The woman just stared at him.
"Fine." Stiles put down the tea that he hadn't taken a sip of. If it was necessary for this woman to trust them in order to get some answers, he would do it. Stiles sighed, angry once more at his husband's rejection. He wasn't entirely certain how just yet, but he intended to blame this latest nuisance on Derek as well as everything else.
They went downstairs into a tiny cellar. Lydia and Finstock remained upstairs. Finstock did not seem to think Victoria was any threat.
The cellar was gloomy and included a ghost, just as Victoria had said. The ghost was very messy. It was flitting around the dark in pale wisps.
"You really should have had this taken care of weeks ago. You shouldn't have let it get this bad."
"I was studying it," was the woman's only response. She did not explain further.
Victoria pointed out the body. What was left was a crumpled skeleton, mostly defleshed by maggots and mold. He chose the least decomposed part of the head and touched there quickly. The flesh was squishy and it compressed like wet sponge cake.
Stiles jerked back in disgust.
The ghost vanished instantly.
"Extraordinary. I have not observed a preternatural end a ghost before now. Well, that confirms you are preternatural. Congratulations."
As if I have won some sort of prize, Stiles thought bitterly.
They made their way back up to join Lydia and Finstock.
"Why all this testing?" Stiles asked, when it became obvious the woman still wasn't going to offer them a place to sleep until it was full light and she was sure Finstock was not supernatural.
"My research is delicate – dangerous, even. If I am to trust you, or to help you, it is important that none of you are undead."
Stiles winced. Lydia straightened out abruptly, must less drowsy.
"That's rather crude."
"Is it? You Americans and your semantics."

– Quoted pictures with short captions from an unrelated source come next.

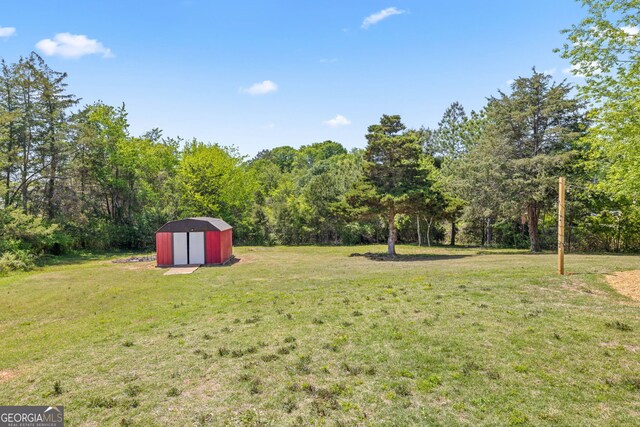 24 Hamilton Dr, Jefferson, GA 30549 - view of yard featuring an outdoor structure and a storage unit
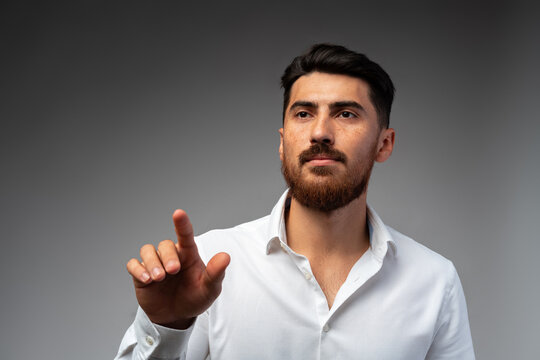 Young Arab businessman working with virtual screen over grey background.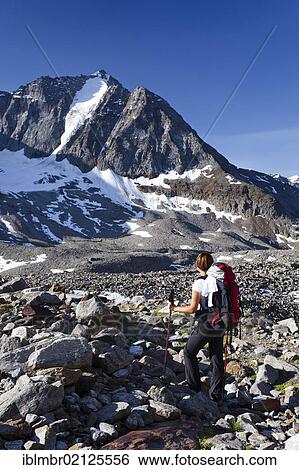 Hiker ascending Tschenglser Hochwand Mountain above the Dusseldorf Hut in Solda, looking towards the Vertainspitze Mountain, Alto Adige, Italy, Europe View Large Photo Image Stock Photograph - Hiker ascending Tschenglser Hochwand Mountain above the Dusseldorf Hut in Solda, looking towards the Vertainspitze Mountain, Alto Adige, Italy, Europe. Fotosearch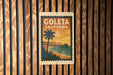 A vintage-style postage stamp from California, featuring a palm tree and a beach scene, is displayed on a wooden wall.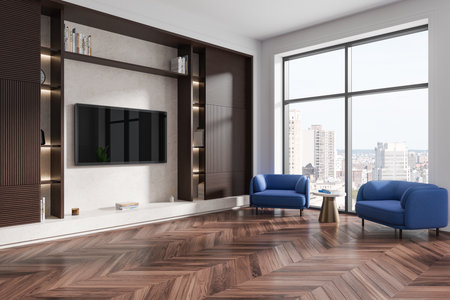 A modern living room featuring blue armchairs, built-in shelves, and a large window with a city view. Wooden herringbone floors. Interior design concept. 3D Renderingの写真素材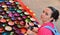 Woman with souvenir colourfully lacquer bowls on the market in Luang Prabang, Laos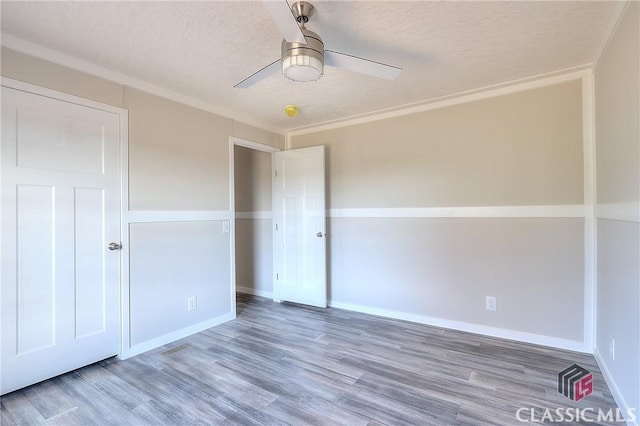 spare room featuring ceiling fan, crown molding, wood-type flooring, and a textured ceiling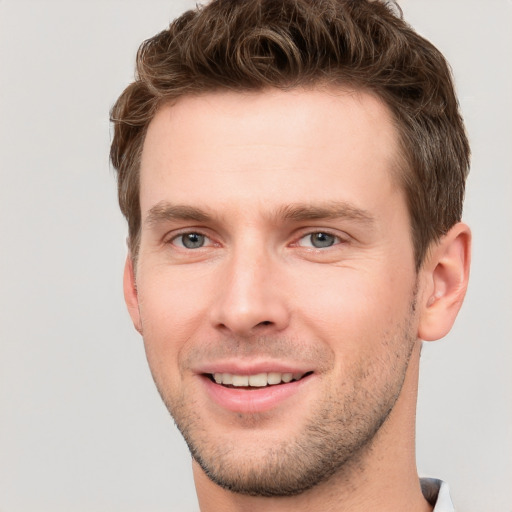 Joyful white young-adult male with short  brown hair and grey eyes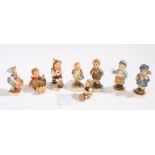 Collection of eight Goebel figures, to include 'Little Gardener', 'School Boy', 'Lets Sing', '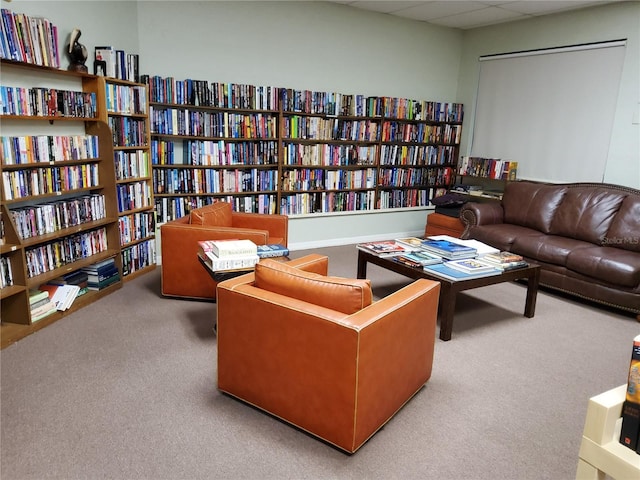 sitting room with a paneled ceiling, carpet, and wall of books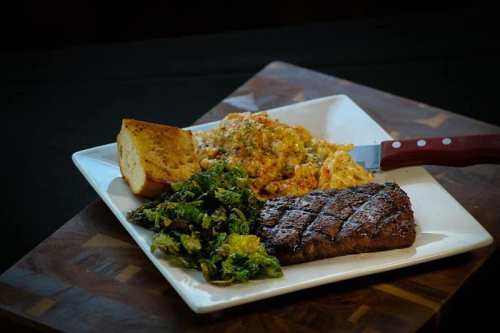 A plate featuring grilled steak, creamy pasta, sautéed greens, and a slice of cornbread on a wooden cutting board.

"But 'undead' certainly is not apt."
The woman's eyes went hard. "I suspect that depends on what you define as living. Given my current studies, 'undead' suits very well."
"Maybe not for long," Lydia chimed in.
"You know something of relevance?"
Stiles glared at Lydia. She should really stop sharing this with strangers. Lydia ignored him. "We think there is a child with Stiles as father and a vampire mother."
"Really? What a fantastic abomination!" Victoria said in a chilling tone.
Stiles, loathe though he was to worry about the child who still didn't have a name, did not like how this woman talked about him. "Excuse me?"
Victoria ignored him. She was starting to go through a stack of papers – her research, Stiles supposed.
Lydia grabbed a hold of Stiles's arm. "We'll just find a guest room ourselves, then."
She practically drug him down the hall, Finstock trailing behind.
"Stiles," she hissed when they were out of the room. "She may be able to help us figure out how this happened. Don't piss her off."
"She better be as good as you think she is," was Stiles's only response.